# Alternative to the Jesus Film



## Pergamum (May 5, 2008)

Anyone got any suggestions for evangelistic films, cartoon, power points that do not show Jesus? 

Film is powerful and visual imagery CAN be very beneficial.

I would love to have some powerful films, cartoons, slide shows, powerpoints to accompany simple teaching.


----------



## KenPierce (May 5, 2008)

I would recommend To End All Wars by PCA member Brian Godawa. Use it carefully because of graphic content. The basic plot line is this:

True story.
Allied POW's in Japanese prison camp in Kwai Valley.
Man makes choice not to become animalistic, but humane.
Plato as intro to gospel: what happens to just man if he enters the world? He will be crucified on a pole.
Small chapel outside of camp started by chaplain.
More men are instructed in gospel, better work becomes.
Opposed by "natural man," soldier who chooses sin over grace.
Natural man runs afoul of the camp, is to be executed.
Chaplain offers himself in place, is crucified while camp director sputters "superstition" in his face.

Much more, but it gives a powerful analogy for the cross: Greater love. Even if all you did was show the pertinent scenes.


----------



## Pergamum (May 6, 2008)

Anything that is directly from Scripture?


----------



## ADKing (May 6, 2008)

Pergamum said:


> Film is powerful and visual imagery CAN be very beneficial.



Be this as it may, *preaching* is the God ordained means of evangelism (Romans 10.14-14; I Corinthians 1.17ff). Why is it that we do not place our faith in God's means but attempt to lure people to heavenly things by earthly means?


----------



## Davidius (May 6, 2008)

Pergamum said:


> Film is powerful and visual imagery CAN be very beneficial.
> 
> I would love to have some powerful films, cartoons, slide shows, powerpoints to accompany simple teaching.



Man, if they're so powerful and beneficial, it sure is a shame that the apostles didn't have movies and powerpoints! 

The foolishness of preaching!


----------



## Pergamum (May 6, 2008)

It's also a shame that the apostles did not have microphones, air conditioners, flush toilets, etc, but these things are facets of modern church.

There is nothing wrong with using media as a teaching tool. Paul used pagan poetry. I use pictures to illustrate points. Jesus wrote in dirt and used many things in nature as visual means of teaching. Powerpoint to help sermons (projecting texts or pictures on the wall can supplement rather than detract from the preached word).

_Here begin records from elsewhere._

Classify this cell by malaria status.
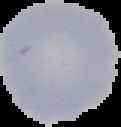

It is uninfected.

{
  "image_size": "121×127 pixels",
  "preparation": "thin blood smear",
  "image_type": "cell region segmented out of the field of view; surrounding area masked to black"
}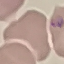

Malaria status: parasitized. Cell patch, automatically extracted from a larger field of view and resized to 64 × 64 pixels. Giemsa stain. Photographed with a smartphone camera at the microscope eyepiece. Thin blood film.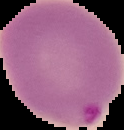
{
  "image_type": "segmented cell region with the area outside set to black",
  "result": "malaria parasites identified",
  "image_size": "124×130 pixels",
  "preparation": "thin blood film"
}Assess this cell for malaria.
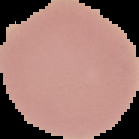

It is uninfected.

Summary:
  - Preparation: thin blood film
  - Image type: segmented cell region on a black background
  - Image size: 139×139 pixels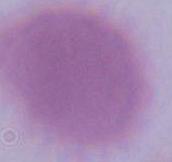

A red blood cell is shown. Photomicrograph. Captured at 1000x magnification.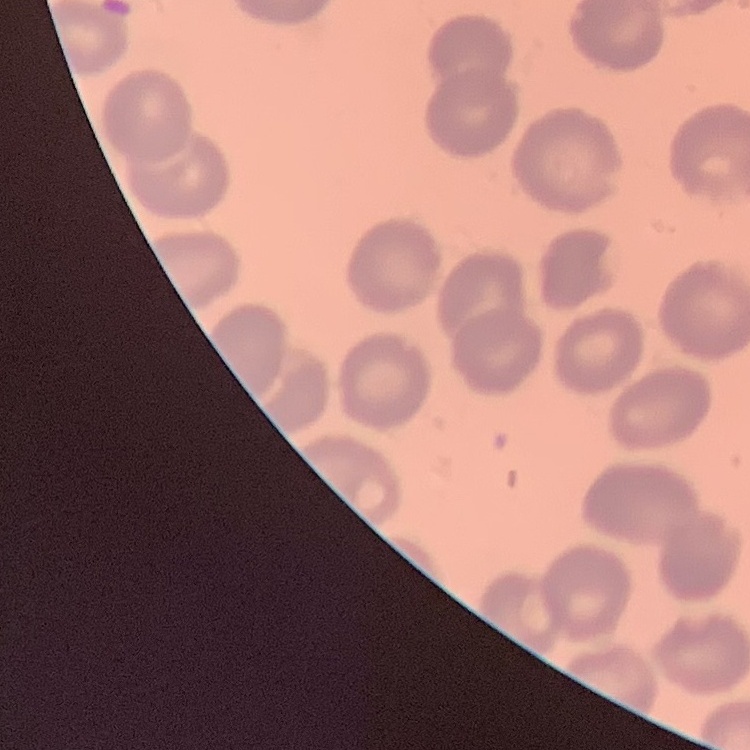

Summary:
  - Red blood cell morphology: no rouleaux formation
  - Preparation: thin blood smear
  - Stain: Field's or Giemsa
  - Image type: one tile cut from a larger photomicrograph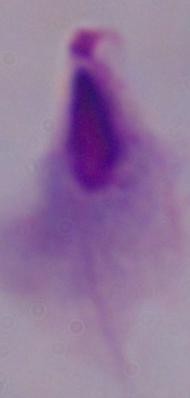

Summary:
  - Modality: photomicrograph
  - Magnification: 1000x
  - Identification: trichomonad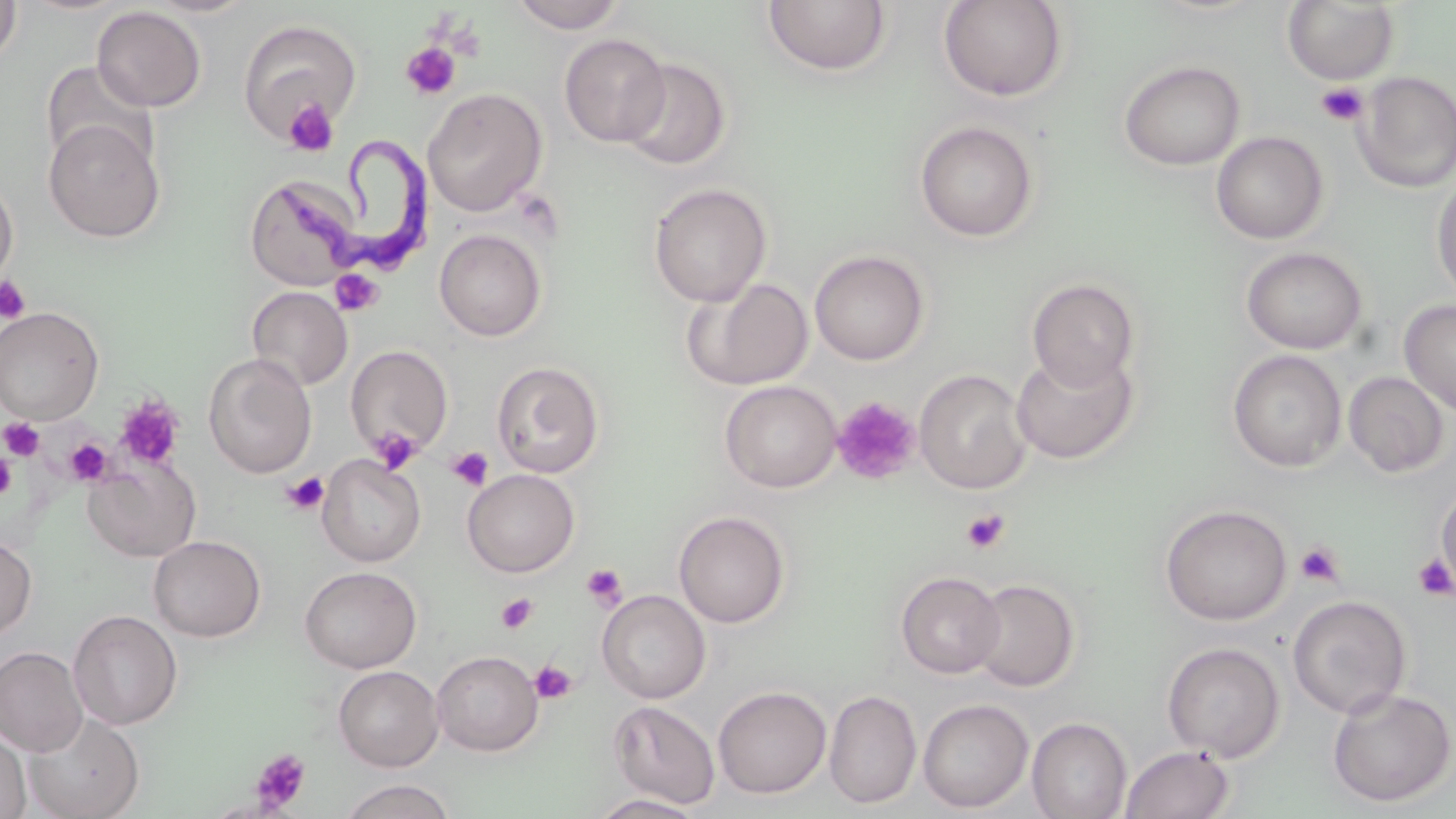
{
  "slide_level_diagnosis": "Trypanosoma brucei",
  "magnification": "1000x",
  "trypanosoma_brucei_locations": "approximate bounding boxes as (x1,y1)-(x2,y2) corner pairs in pixels: (279,129)-(437,294)",
  "image_size": "1456×819 pixels",
  "preparation": "thin blood smear",
  "stain": "May-Grünwald-Giemsa",
  "field_of_view": "single",
  "uninfected_red_blood_cell_locations": "approximate bounding boxes as (x1,y1)-(x2,y2) corner pairs in pixels: (0,0)-(22,67), (144,0)-(259,18), (509,0)-(627,33), (763,0)-(891,78), (938,0)-(1069,102), (1282,1)-(1399,85), (91,6)-(207,112), (237,19)-(363,141), (559,33)-(671,147), (620,58)-(731,171), (41,60)-(157,170), (1119,60)-(1245,170), (1355,71)-(1456,193), (423,88)-(547,217), (44,118)-(165,243), (914,120)-(1039,242), (1211,131)-(1329,244), (0,173)-(18,290), (245,175)-(361,291), (1431,176)-(1456,304), (648,183)-(772,307), (434,229)-(546,341), (1241,246)-(1368,355), (809,249)-(929,365), (685,277)-(813,391), (1027,278)-(1141,392), (246,286)-(353,391), (1398,299)-(1456,417), (0,306)-(104,424), (345,345)-(453,458), (1011,350)-(1138,465), (1227,350)-(1347,472), (203,353)-(317,478), (491,360)-(605,478), (914,369)-(1032,494), (1343,371)-(1450,477), (719,380)-(842,492), (317,454)-(426,567), (82,455)-(201,562), (462,469)-(580,577), (1436,483)-(1456,594), (1159,503)-(1293,626), (673,510)-(791,628), (0,535)-(37,641), (149,536)-(265,642), (299,566)-(421,673), (895,570)-(1006,678), (968,577)-(1080,692), (597,590)-(711,703), (1287,595)-(1412,718), (68,609)-(182,731), (1161,642)-(1285,762), (0,646)-(88,757), (431,650)-(543,756), (334,665)-(443,772), (713,686)-(832,799), (1326,687)-(1455,808), (823,689)-(922,809), (918,698)-(1034,813), (608,700)-(720,810), (23,710)-(145,819), (1027,717)-(1132,819), (0,727)-(31,819), (1120,744)-(1234,819), (337,779)-(457,819), (588,793)-(708,818)",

So, back to the OP instead of your soap boxes, is there anything out there or not?


----------



## fredtgreco (May 6, 2008)

I found this to be very interesting:

Modern Parables: Bible Studies for People Who Like Movies

Biblical themes, good production, no second commandment violations. You can also download them, I think.


----------



## Pergamum (May 7, 2008)

REALLY COOL! Thanks.


----------



## KenPierce (May 7, 2008)

*SCripture in To End All Wars*



Pergamum said:


> Anything that is directly from Scripture?



Sure. More portrayed than read. But, it is EXPLICITLY Christian --the Scriptures are clearly in view.

My point was that it showed a Christ figure being crucified without violating the Second Commandment.


----------



## Pergamum (May 7, 2008)

Yes, thanks. I am looking for stuff to show and translate that sticks to Biblical text.


----------



## KenPierce (May 7, 2008)

But not for kids, though.


----------